[Collected data]

+--

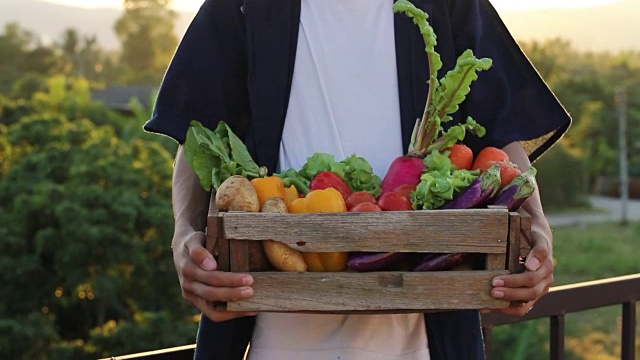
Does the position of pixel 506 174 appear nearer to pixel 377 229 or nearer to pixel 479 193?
pixel 479 193

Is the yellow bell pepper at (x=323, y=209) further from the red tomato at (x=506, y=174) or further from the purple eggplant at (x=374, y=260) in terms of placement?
the red tomato at (x=506, y=174)

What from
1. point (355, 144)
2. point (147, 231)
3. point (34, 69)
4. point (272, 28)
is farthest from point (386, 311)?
point (34, 69)

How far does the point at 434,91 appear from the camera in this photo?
1.34 metres

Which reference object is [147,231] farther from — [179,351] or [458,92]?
[458,92]

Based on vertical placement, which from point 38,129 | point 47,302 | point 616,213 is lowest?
point 616,213

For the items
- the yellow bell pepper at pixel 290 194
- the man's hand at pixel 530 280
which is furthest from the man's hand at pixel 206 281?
the man's hand at pixel 530 280

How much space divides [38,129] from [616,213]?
46.2 ft

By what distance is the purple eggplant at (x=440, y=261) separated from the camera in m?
1.18

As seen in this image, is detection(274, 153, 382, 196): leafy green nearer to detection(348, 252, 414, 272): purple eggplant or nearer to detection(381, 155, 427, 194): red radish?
detection(381, 155, 427, 194): red radish

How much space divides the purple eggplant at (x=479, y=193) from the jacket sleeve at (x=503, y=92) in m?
0.29

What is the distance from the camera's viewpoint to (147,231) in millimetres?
7844

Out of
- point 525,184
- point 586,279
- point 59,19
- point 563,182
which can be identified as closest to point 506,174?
point 525,184

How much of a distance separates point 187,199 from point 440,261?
0.47m

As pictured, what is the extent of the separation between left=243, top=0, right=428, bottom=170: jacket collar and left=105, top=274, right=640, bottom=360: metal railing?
2.77 feet
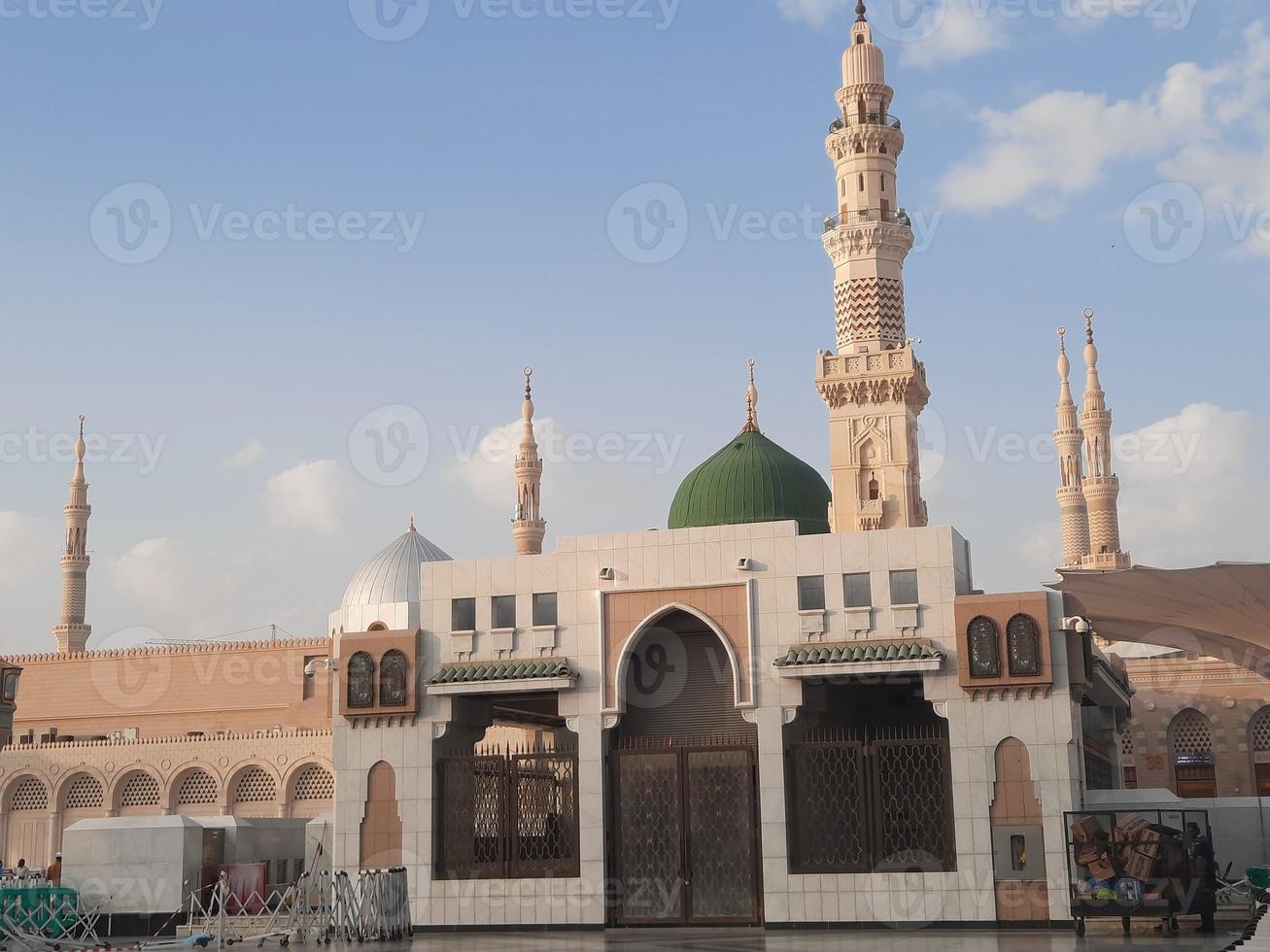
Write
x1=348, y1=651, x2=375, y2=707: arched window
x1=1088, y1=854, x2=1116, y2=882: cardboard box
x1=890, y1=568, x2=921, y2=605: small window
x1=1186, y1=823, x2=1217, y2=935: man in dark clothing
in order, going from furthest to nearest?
1. x1=348, y1=651, x2=375, y2=707: arched window
2. x1=890, y1=568, x2=921, y2=605: small window
3. x1=1088, y1=854, x2=1116, y2=882: cardboard box
4. x1=1186, y1=823, x2=1217, y2=935: man in dark clothing

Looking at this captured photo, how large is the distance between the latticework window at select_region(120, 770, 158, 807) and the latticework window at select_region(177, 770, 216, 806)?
937mm

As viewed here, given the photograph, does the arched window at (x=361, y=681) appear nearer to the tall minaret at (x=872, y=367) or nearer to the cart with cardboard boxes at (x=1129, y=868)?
the cart with cardboard boxes at (x=1129, y=868)

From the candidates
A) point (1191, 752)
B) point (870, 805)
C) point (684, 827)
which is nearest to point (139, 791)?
point (684, 827)

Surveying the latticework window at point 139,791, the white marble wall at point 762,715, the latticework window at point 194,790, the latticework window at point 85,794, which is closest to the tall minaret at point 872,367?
the white marble wall at point 762,715

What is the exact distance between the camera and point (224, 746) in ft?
155

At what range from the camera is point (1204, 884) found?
18156 mm

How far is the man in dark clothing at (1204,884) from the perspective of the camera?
713 inches

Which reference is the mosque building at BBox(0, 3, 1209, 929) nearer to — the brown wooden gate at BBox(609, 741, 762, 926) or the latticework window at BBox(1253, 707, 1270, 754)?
the brown wooden gate at BBox(609, 741, 762, 926)

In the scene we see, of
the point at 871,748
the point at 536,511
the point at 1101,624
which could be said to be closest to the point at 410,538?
the point at 536,511

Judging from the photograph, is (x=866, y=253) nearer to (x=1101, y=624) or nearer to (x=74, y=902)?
(x=1101, y=624)

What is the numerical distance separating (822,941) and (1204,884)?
4924 mm

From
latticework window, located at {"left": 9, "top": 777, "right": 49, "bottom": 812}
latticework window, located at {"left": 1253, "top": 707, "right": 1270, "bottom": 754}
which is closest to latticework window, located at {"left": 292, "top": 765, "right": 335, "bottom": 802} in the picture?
latticework window, located at {"left": 9, "top": 777, "right": 49, "bottom": 812}

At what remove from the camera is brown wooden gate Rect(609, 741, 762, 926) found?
21578 mm

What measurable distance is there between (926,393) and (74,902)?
1001 inches
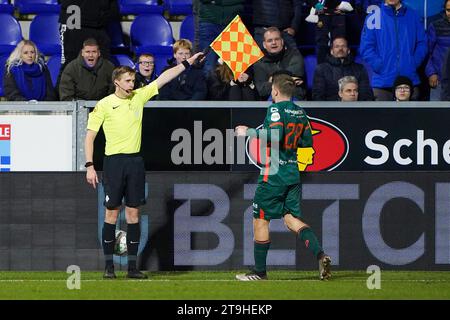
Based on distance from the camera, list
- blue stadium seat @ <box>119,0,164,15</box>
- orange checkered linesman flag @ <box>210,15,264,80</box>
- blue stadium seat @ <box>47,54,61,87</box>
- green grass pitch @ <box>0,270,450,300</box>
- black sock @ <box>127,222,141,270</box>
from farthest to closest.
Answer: blue stadium seat @ <box>119,0,164,15</box> → blue stadium seat @ <box>47,54,61,87</box> → orange checkered linesman flag @ <box>210,15,264,80</box> → black sock @ <box>127,222,141,270</box> → green grass pitch @ <box>0,270,450,300</box>

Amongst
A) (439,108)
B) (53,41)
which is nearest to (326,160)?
(439,108)

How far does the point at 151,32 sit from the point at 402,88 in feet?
14.7

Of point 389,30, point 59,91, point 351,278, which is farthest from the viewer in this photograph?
point 389,30

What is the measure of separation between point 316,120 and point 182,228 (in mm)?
1789

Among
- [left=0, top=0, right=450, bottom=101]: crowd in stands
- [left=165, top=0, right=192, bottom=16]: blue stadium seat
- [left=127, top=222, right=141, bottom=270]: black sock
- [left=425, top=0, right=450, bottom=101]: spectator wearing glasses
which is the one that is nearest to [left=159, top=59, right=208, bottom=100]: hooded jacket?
[left=0, top=0, right=450, bottom=101]: crowd in stands

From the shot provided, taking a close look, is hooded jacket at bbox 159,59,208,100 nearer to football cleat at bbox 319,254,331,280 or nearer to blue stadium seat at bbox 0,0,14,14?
football cleat at bbox 319,254,331,280

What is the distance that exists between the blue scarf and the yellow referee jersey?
8.00ft

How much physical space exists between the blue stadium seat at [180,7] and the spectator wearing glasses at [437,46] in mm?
3621

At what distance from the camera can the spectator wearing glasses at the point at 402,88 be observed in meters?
13.8

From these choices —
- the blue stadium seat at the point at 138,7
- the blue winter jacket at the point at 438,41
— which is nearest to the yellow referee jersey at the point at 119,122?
the blue winter jacket at the point at 438,41

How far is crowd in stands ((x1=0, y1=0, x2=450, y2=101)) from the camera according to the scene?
13703 millimetres

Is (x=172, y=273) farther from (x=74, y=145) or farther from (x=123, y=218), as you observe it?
(x=74, y=145)

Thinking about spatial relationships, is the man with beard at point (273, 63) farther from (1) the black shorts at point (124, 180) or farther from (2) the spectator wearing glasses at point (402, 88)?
(1) the black shorts at point (124, 180)

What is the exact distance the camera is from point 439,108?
13.0 metres
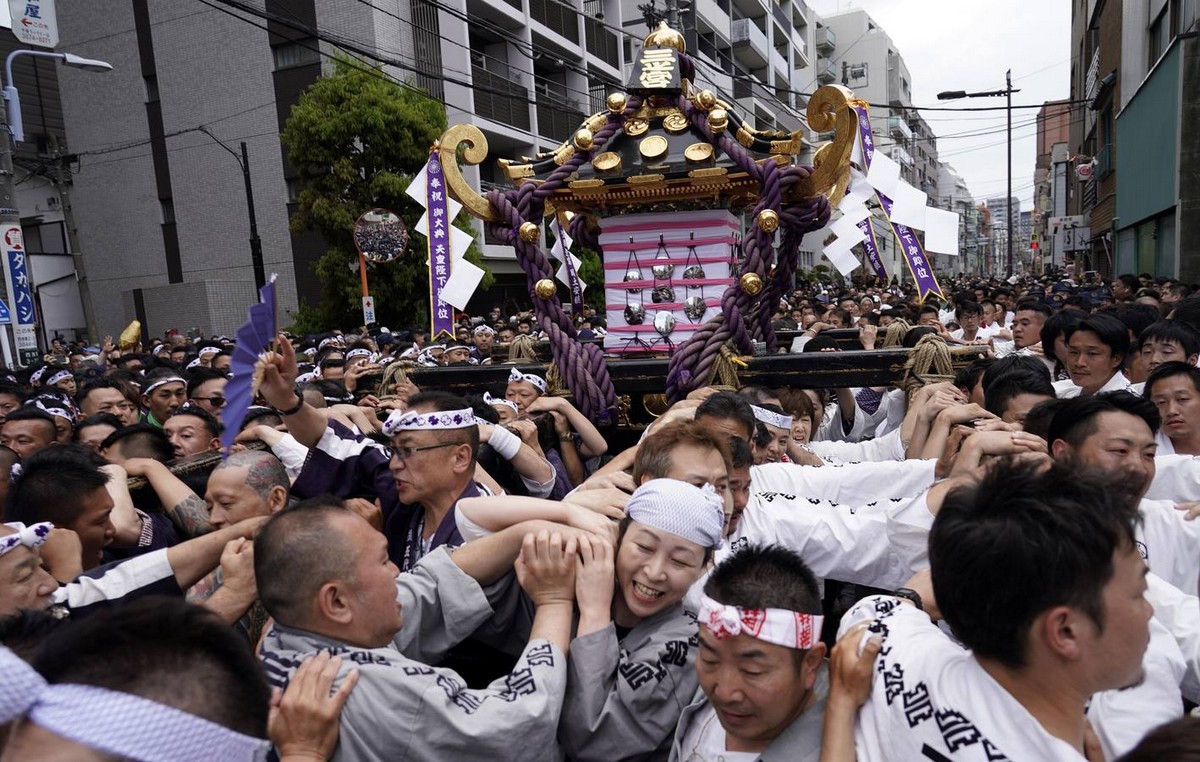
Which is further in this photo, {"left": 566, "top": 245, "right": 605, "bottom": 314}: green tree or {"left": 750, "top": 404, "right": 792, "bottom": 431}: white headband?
{"left": 566, "top": 245, "right": 605, "bottom": 314}: green tree

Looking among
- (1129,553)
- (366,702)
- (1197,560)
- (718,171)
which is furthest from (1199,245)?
(366,702)

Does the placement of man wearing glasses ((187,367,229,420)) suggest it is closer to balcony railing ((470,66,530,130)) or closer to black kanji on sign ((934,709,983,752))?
black kanji on sign ((934,709,983,752))

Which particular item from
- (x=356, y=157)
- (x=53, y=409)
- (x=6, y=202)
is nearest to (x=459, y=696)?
(x=53, y=409)

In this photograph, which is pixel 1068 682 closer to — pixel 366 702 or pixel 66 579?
pixel 366 702

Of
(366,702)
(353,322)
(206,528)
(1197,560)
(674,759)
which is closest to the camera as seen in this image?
(366,702)

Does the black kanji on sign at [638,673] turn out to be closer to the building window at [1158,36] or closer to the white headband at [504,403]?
the white headband at [504,403]

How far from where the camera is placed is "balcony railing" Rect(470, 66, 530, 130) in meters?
20.1

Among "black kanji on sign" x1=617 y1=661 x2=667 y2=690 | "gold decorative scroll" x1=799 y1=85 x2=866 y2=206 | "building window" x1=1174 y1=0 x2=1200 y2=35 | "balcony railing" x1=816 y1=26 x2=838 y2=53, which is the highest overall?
"balcony railing" x1=816 y1=26 x2=838 y2=53

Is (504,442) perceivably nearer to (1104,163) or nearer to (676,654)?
(676,654)

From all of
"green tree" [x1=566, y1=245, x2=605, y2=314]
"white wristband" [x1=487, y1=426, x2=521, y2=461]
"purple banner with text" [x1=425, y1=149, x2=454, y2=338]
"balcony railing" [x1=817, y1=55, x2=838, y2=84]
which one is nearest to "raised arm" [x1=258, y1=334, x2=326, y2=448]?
"white wristband" [x1=487, y1=426, x2=521, y2=461]

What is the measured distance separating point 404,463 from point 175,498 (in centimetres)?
118

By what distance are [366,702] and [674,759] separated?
0.74 metres

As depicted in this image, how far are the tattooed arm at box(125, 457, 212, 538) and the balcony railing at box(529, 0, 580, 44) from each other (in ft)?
69.2

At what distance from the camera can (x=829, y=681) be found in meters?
1.67
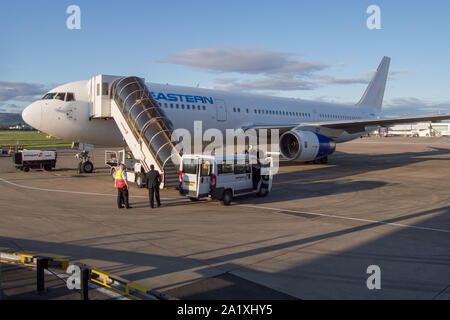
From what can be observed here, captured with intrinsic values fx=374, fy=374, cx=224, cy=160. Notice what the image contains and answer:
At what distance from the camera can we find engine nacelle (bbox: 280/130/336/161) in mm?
21406

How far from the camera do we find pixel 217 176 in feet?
40.9

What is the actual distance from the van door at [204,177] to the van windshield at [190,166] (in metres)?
0.27

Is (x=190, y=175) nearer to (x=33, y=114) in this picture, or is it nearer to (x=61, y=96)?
(x=61, y=96)

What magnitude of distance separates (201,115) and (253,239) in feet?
44.8

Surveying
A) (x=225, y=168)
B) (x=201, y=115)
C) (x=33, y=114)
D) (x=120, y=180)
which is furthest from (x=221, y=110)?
(x=120, y=180)

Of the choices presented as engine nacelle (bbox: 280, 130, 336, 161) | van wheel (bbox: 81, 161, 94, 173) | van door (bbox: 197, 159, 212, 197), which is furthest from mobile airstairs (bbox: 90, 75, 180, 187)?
engine nacelle (bbox: 280, 130, 336, 161)

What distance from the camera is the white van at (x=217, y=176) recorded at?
12297 mm

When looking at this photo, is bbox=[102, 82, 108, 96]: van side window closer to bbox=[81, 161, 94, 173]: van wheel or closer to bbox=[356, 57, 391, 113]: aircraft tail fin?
bbox=[81, 161, 94, 173]: van wheel

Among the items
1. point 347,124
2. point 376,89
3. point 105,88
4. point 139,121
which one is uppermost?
point 376,89

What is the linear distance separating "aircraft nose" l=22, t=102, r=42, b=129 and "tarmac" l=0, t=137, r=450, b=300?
3.65m

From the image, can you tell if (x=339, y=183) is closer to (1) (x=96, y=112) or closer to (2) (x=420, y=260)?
(2) (x=420, y=260)
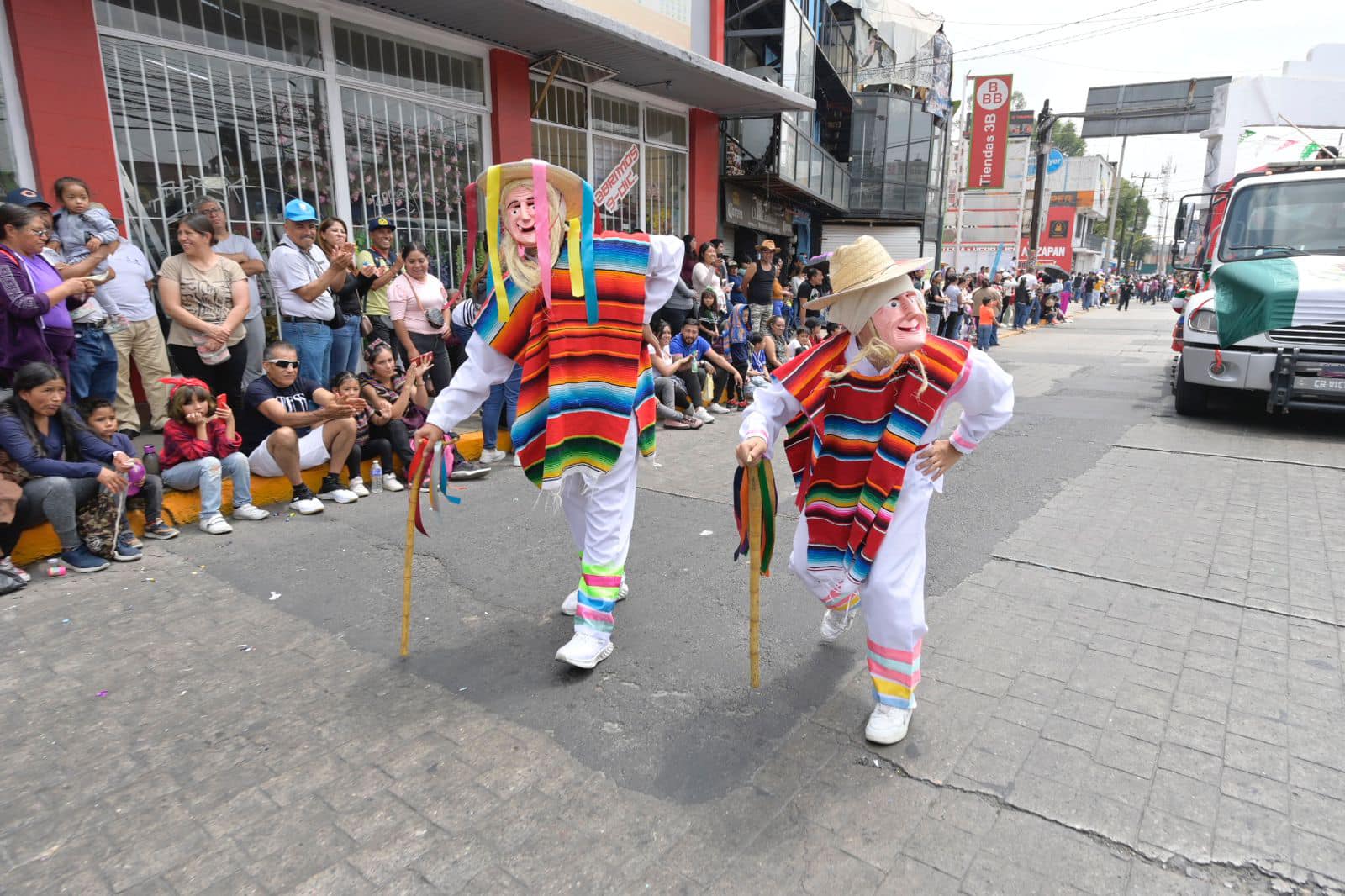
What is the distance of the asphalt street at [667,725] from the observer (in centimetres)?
226

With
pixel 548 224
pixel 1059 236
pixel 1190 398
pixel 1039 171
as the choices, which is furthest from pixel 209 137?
pixel 1059 236

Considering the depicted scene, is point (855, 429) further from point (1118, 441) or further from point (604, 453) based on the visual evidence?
point (1118, 441)

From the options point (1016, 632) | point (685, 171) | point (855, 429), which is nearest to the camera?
point (855, 429)

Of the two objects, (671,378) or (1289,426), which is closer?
(1289,426)

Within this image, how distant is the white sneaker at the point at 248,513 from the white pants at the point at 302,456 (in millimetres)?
348

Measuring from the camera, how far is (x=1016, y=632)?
3.65 m

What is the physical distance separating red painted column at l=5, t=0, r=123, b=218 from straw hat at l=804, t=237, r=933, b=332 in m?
6.39

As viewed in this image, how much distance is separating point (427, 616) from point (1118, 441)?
22.5ft

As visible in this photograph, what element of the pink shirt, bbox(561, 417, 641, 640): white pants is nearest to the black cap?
the pink shirt

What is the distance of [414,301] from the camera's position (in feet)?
23.6

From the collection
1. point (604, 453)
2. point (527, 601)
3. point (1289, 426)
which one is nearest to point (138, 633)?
point (527, 601)

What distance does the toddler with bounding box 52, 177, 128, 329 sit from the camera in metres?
5.62

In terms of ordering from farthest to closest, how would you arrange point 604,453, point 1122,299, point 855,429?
point 1122,299 → point 604,453 → point 855,429

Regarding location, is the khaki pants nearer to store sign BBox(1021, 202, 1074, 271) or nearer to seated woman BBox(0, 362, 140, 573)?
seated woman BBox(0, 362, 140, 573)
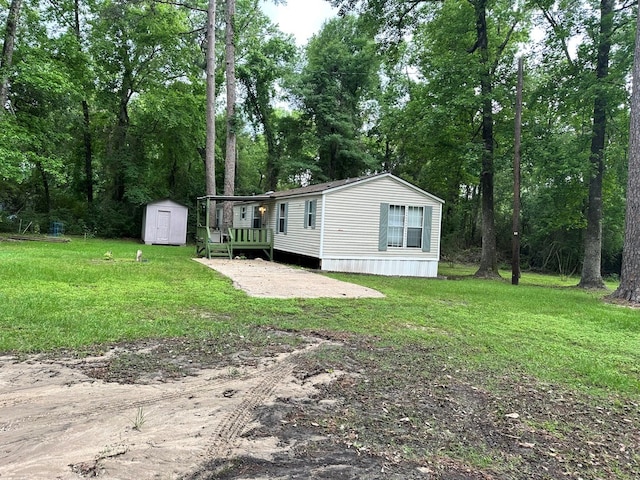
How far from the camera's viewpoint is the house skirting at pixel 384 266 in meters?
12.5

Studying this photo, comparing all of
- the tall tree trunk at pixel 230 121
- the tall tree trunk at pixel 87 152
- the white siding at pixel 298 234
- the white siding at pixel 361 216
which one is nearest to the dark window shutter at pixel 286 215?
the white siding at pixel 298 234

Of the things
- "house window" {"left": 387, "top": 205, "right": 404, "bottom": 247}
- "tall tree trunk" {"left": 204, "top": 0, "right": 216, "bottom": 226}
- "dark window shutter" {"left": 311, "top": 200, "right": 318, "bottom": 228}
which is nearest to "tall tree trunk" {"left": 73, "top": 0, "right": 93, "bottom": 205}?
"tall tree trunk" {"left": 204, "top": 0, "right": 216, "bottom": 226}

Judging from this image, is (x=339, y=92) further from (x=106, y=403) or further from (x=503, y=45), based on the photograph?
Answer: (x=106, y=403)

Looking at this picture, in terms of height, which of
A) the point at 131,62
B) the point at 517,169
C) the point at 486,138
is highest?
the point at 131,62

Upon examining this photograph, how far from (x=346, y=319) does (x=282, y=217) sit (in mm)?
9855

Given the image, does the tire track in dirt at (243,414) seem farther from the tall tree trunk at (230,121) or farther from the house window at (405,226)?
the tall tree trunk at (230,121)

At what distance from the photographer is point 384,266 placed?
13.1 m

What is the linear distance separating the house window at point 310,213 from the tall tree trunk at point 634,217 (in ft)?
25.2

+--

Rewrite the rows from the line with "Given the image, does" through the last row, changing "house window" to "front window" and keeping everything else the same.

◆ **WRITTEN SOLUTION**:
Given the image, does the tire track in dirt at (243,414) seem farther from the tall tree trunk at (230,121) or farther from the front window at (405,226)?
the tall tree trunk at (230,121)

At what distance from the photographer is point 384,266 placed?
13.1 m

What is the linear distance separating the front window at point 310,213 from the tall tree trunk at point 634,217 (in ft)?
25.2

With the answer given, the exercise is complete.